History of Architecture and Art 111

World Art from the Renaissance to the Present

12-12:50, Lecture Center A-1

Professor Peter Hales

208-A Henry Hall, 413-2461

Office hours: M 1-3 W 1-2 [except when I have meetings] and by appointment

email: pbhales@uic.edu

website: http://www.uic.edu/~pbhales

Note: A downloadable version of this syllabus, in Microsoft WORD and in Wordperfect, is available here:

Syllabus in Word

Syllabus in Wordperfect

Paper Topics List

Midterm Review List

Final Exam Review List

 

This is the second half of the survey of world art history, beginning with the Renaissance in Europe, and ending in the shopping malls of Africa sometime in May, 2005. If you're attentive and interested, you will leave this class with a mastery of the broad sweep of human culture-- the way the human world has changed over time, the way different times and places deal with similar ideas, questions, doubts and desires [death, God, love and sex, friendship, aloneness]. You'll look at beautiful paintings of religious subjects, scenes of steamy lust, masks used to call the gods from the forests [or keep them in the forest], airports, shopping malls, cathedrals, country homes, cities glowing and in decay, landscapes transformed by human ambition and human greed. If you're bored in this class, you'll make a good xerox repair-person or food service representative.

This course is what college is supposed to be about: confronting difficult and thrilling issues; seeing and reading of matters you've never seen or thought of before; thinking deeply on difficult subjects; struggling to put into words ideas that you have discovered for yourself, that you believe in, that you are afraid, perhaps, to show to others. I have high ambitions of this course: of myself, my fellow lecturers, my discussion leaders-- and of you.

This is a world survey of art; you will learn not only about Europe and North America, but about Apache, Navajo, and Pueblo arts of native America; about African art, about Japan.. Some will be confusing and new to you. But it may be the artistic and cultural heritage of the person sitting next to you, for whom your everyday life is a strange amalgam of the exotic, the immoral, and the offensive.

The course has four interrelated elements. The readings provide the broad overview and the general context for understanding history, culture, and art since 1400. The lectures look deeply and carefully at individual artists, artworks, buildings, cities, movements, institutions, or moments, to show the way the broad sweep of history is played out in the details and specifics of a time and place. The discussion sections give you close contact with me and with the section teachers, and with each other, and the chance to think about, to discuss, and to question, the arts we study. All three are essential to understanding the subject and all are required. If you enter the lectures without having done the reading, you will probably find yourself completely at a loss as to what is being shown you, and what is being said. You won't last long in the class if you haven't done the reading before the lectures. Similarly, the discussion sections depend upon your understanding of the lectures, and they make it possible for you to get a real understanding of the ideas the lectures and readings convey. But the discussion sections are discussion sections. The lectures are amazingly huge. That's because they're more like theatre than seminars-- you're supposed to sit back and drink it in, actively in your mind and in your notebook, but without a real chance to talk back to the issues. That's why the discussions are set in small rooms with small groups. It's hard to figure out whether it's safe to speak at moments when you don't know other people and are afraid you'll say something-- something wrong! But one of the core experiences of college is learning to take that risk, to say wrong things, flunk papers, be off base, argue, fight, all on the way to figuring out what you understand. That's part of the role of those discussion classes. They're also the places where you can ask questions, of me or the section teachers, review for exams, and get a better sense of the material of the week before.

Let me warn you about two matters sometimes confusing to the student entering this, the second half of the survey. First: the lectures do not reiterate the reading. You will not get a seamless narrative that’s repeated to reemphasize the “major themes” of the reading.
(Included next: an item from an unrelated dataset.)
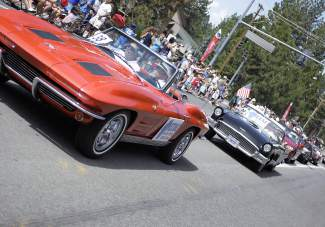 A procession of cars drives down Highway 28 Friday morning as part of Red, While and Tahoe Blue's annual parade.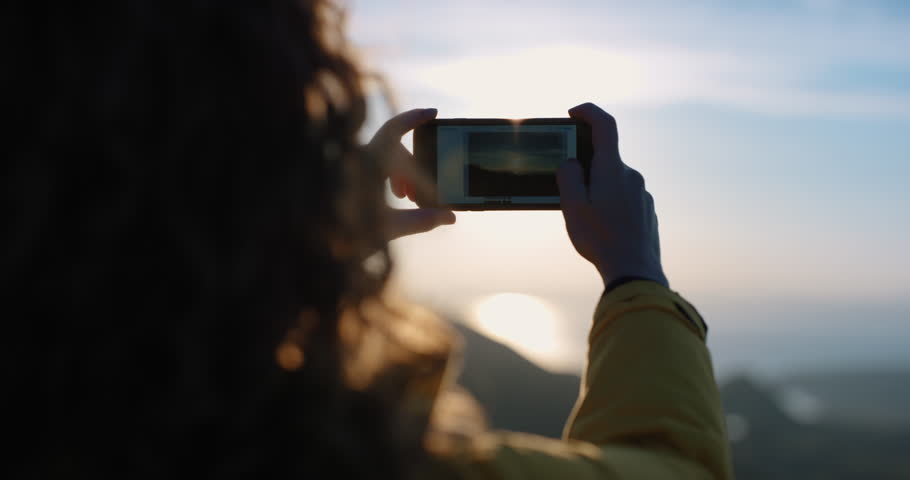 Close up Woman taking photo of sunset with smartphone Girl photographing sunrise picture of ocean view with soft light lens flare landscape nature background enjoying vacation travel adventure | Shutterstock HD Video #25169543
The lectures look closely at an issue, applying and questioning the standard explanations found in the book.

Second, the discussion sections are not review sessions. They are the places where you can ask questions or clarify what’s confusing to you.

 

Questions not acceptable in any portion of this course: “Is this going to be on the test?” “What do you want me to say?” “What do I have to do to get an A?”

 

            Finally, though, there is the work you yourself do: exercises, museum critiques, short papers, exams, and a longer paper involving research. You will not simply talk back to the works of art: you will write about them, in a variety of circumstances. These will engage you in a more solitary way with the materials and with an imaginary audience you will be speaking to, through your words, seeking with those words to convince your reader(s) of the justice and reason in your ideas.

This course has no single teacher. Instead, it is taught by the department as a whole, with one faculty member supervising the course, providing continuity, and directing its outcome. I am the conductor; the orchestra is composed of all the lecturers and the discussion leaders. You will be exposed to a wide variety of subjects, and a wide variety of teaching styles. Some will enthrall you; some will bore you stiff. While you are bored, the person behind you will be full of excitement. Do not think that any lecture or lecturer is more or less important than any other.

I will give about half the lectures. I will also be in many of the discussion sections. And I will be available in my office during office hours and, if you have a problem about meeting during those hours, you can call and make an appointment for another time. This course is my responsibility; don't hesitate to come to me if you have a problem or complaint. If you don't raise these issues, everyone will continue to suffer. I can't promise I'll fix things, but I will do my best.

 

Readings: You will be reading in a large and fairly expensive textbook: Marilyn Stokstad, Art History. It is large and expensive because it has many large and excellent illustrations. It is available at the bookstore in the basement of Circle Center, or, if they are out, at the Bookstore of the School of the Art Institute of Chicago, or, at a discount, on the web at Amazon.com. You will be depending on that book, along with a self-help book for art historians: Sylvan Barnet's A Short Guide to Writing About Art. Finally, we are arranging a packet of special readings– original work on the history of art that is perhaps more difficult, but certainly more rewarding and adventurous than the text. This packet will be available by about the third week, and we’ll tell you where to go to buy it.

            None of this is easy reading. I just spent the month of December carrying the fullsize hardback around the country, reading up on the new edition. This is difficult stuff. Plan to read it more than once. It’s chock-full of terms you’ve never heard of, and won’t remember without prodding unless you use them. I was turning to the back glossary regularly. Pilaster. Entablature. Architrave. Be prepared to do the same. Keep a small notebook in which you write down the terms you looked up, divided alphabetically. Go back to it regularly. Work out your own time lines. Most of all, stare, truly stare, at the pictures. Stare at them until they grow in your field of vision and you begin to be transported into them. Don’t try to find analogues in your everyday life. A Jackson Pollock isn’t a childish accident. A De Kooning Woman isn’t like some kid’s fingerpainting exercise from kindergarten. Van Eyck’s Arnolfini Wedding Portrait isn’t what you think it is. That man’s gesture means something. So do his shoes. The world you enter is stranger than the one you live in every day. Use the illustrations as doorways into that marvelous strangeness of the past or the other.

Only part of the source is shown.